Solved – Why Naive Bayes classifier is known to be a bad estimator

classificationmachine learningnaive bayes

In scikit-learn documentation page for Naive Bayes, it states that: On the flip side, although naive Bayes is known as a decent classifier, it is known to be a bad estimator, so the probability outputs from predict_proba are not to be taken too seriously.

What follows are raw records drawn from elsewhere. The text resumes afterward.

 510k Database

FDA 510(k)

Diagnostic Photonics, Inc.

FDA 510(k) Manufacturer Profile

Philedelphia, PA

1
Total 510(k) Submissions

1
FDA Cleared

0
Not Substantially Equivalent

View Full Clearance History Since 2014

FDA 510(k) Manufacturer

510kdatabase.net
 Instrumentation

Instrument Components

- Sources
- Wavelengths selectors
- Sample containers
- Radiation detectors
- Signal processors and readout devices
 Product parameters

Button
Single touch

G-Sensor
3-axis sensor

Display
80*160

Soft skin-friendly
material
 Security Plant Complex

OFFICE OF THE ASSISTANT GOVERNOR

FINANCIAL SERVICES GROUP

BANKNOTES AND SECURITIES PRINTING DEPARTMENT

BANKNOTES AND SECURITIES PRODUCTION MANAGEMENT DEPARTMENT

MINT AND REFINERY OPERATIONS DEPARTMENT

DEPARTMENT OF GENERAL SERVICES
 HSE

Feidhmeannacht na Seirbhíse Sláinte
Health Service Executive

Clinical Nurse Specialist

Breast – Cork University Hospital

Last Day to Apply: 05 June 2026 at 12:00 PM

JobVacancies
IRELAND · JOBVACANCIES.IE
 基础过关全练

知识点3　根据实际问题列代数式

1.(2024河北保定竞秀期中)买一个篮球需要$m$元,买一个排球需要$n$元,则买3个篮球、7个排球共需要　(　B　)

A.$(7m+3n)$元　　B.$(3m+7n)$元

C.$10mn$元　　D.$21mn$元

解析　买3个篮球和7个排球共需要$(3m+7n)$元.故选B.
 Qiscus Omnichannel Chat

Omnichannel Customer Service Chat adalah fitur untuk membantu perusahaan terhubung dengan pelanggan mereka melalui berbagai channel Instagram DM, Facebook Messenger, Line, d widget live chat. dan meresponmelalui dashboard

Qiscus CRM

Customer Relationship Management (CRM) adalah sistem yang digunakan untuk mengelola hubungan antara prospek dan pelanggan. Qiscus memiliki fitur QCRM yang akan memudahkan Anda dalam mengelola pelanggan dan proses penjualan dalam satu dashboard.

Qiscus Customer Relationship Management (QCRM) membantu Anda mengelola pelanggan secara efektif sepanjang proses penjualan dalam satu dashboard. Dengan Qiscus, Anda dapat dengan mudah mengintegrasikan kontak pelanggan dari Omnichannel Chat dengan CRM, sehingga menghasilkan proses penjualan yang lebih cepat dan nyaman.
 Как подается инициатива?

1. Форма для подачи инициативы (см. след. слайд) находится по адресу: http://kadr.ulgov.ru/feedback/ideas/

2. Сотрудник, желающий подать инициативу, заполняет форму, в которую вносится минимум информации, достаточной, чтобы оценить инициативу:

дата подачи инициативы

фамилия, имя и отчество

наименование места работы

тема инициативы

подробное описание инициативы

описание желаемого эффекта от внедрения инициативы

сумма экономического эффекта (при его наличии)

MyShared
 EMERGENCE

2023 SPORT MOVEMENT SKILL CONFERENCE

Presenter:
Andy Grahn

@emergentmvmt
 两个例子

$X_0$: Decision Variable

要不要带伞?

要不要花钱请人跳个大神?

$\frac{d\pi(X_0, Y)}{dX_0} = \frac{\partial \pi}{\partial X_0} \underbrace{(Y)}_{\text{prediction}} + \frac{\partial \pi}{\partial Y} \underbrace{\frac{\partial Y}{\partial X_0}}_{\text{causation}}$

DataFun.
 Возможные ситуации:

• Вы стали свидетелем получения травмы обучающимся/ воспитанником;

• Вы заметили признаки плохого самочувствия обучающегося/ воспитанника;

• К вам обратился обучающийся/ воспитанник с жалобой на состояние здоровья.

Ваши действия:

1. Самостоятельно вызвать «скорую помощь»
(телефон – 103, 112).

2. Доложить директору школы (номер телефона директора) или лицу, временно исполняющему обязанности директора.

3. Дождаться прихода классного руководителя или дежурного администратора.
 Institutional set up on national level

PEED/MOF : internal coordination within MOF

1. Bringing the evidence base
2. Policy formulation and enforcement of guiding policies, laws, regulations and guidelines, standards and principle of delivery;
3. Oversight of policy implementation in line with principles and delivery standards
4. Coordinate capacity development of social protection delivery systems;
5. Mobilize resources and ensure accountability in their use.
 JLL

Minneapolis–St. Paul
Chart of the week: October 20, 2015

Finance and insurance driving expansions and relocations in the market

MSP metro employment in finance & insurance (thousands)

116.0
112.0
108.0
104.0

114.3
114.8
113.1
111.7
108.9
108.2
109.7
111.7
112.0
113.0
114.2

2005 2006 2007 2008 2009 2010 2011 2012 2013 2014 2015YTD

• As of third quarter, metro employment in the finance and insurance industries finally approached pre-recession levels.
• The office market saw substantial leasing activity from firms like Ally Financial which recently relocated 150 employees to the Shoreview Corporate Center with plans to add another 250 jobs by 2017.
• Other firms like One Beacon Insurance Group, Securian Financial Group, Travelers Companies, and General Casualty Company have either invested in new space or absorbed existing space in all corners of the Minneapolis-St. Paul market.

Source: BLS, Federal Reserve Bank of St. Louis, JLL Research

I want to use Naive Bayes for a classification problem of two categorical dataset, and I'm interested to know why the output of predict_proba could not be taken as a accurate prediction? The reason why I'm asking this question is that, my ultimate purpose after training this dataset is to use this trained model to predict the probabilities on a test dataset and if it does not have a good accuracy, so it seems it would not be a good fit for my case. I appreciate if someone could explain it.

Best Answer

Because it's Naive (see wikipedia): it assumes the features are independent, the probabilities are incorrect if this assumption is not correct. eg assume you are predicting mortality based on smoking and drinking. NB may well identify people who smoke and drink as higher risk (=probability), just because there is a correlation between smoking and drinking. Suggest you setup a contingency table for eg smoking, drinking, dying and calcuate Naive bayes. probabilities vs true probabilities

why don't you use logistic regression instead?